In many ways, productivity growth is the thread that ties together the entire story of the Chinese economy since 2008. Basic economic theory says that eventually the growth benefits of capital accumulation hit a wall, and you have to improve technology and/or efficiency to keep growth going. Some countries, like Japan, South Korea, Singapore, and Taiwan, have done this successfully, and are now rich; other, like Thailand, failed to do it and are now languishing at the middle income level. For several decades, Chinese productivity growth looked like Japan’s or Korea’s did. But slightly before Xi came to power, it downshifted to look a bit more like Thailand. Here’s a graph from the Lowy Institute’s recent report:
In fact, the Lowy Institute’s numbers are more optimistic than some other sources. The Penn World Tables has China’s total factor productivity growth at around 0 or negative since 2011:
And the Conference Board agrees.
Personally, I suspect these sources probably underestimate TFP growth (for all countries, not just for China).

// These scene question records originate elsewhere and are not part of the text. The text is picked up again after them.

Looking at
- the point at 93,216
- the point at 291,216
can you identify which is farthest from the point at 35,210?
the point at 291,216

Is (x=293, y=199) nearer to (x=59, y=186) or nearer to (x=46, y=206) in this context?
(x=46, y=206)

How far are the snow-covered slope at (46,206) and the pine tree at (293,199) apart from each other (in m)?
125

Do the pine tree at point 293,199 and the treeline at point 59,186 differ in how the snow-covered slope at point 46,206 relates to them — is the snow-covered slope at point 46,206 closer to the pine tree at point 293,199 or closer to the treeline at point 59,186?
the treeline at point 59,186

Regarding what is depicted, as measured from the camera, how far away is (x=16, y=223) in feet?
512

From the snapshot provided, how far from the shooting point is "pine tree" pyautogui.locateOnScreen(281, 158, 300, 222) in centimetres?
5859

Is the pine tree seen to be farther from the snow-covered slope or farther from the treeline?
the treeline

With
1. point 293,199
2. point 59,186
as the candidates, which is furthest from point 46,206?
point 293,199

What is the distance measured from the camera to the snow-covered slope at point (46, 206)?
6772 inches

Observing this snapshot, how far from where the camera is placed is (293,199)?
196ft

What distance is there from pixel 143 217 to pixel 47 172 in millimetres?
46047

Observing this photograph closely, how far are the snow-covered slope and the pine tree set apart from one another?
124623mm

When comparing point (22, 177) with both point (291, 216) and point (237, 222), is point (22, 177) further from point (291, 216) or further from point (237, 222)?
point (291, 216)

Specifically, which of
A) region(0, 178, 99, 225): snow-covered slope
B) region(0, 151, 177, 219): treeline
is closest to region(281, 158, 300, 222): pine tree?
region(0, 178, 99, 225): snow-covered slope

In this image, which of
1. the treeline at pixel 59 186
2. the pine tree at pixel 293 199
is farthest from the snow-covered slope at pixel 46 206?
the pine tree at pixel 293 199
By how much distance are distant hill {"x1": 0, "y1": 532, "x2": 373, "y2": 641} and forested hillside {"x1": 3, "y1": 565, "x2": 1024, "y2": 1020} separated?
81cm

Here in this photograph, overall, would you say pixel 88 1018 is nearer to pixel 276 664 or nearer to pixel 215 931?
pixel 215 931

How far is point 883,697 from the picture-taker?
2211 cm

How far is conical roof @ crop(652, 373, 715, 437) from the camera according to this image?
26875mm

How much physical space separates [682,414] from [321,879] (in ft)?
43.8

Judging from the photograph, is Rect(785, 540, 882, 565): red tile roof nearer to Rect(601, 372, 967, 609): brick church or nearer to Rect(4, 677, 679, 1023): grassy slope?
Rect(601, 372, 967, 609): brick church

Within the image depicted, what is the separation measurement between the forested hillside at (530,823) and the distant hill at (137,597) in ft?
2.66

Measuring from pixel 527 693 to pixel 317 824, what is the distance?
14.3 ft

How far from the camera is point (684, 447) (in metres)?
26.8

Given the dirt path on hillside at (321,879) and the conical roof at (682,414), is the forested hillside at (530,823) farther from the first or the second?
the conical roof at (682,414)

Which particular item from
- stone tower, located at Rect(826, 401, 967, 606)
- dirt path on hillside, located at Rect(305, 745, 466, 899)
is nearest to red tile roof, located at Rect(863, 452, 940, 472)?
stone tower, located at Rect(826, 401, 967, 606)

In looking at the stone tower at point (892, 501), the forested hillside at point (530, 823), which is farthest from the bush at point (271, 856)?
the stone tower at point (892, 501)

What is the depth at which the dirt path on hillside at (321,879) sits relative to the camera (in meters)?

But even Lowy’s more reasonable numbers show a huge deceleration in the 2010s. If this productivity slump persists, it will be very difficult for China to grow itself out of its problems — such as its giant mountain of debt — in the next two decades.
The question then becomes: Why has Chinese productivity growth slowed to a crawl? There are several main candidate explanations, and they have important implications for whether Xi will turn things around.
The first reason, of course, is that China had several tailwinds that were helping them become more productive, and these are mostly gone now.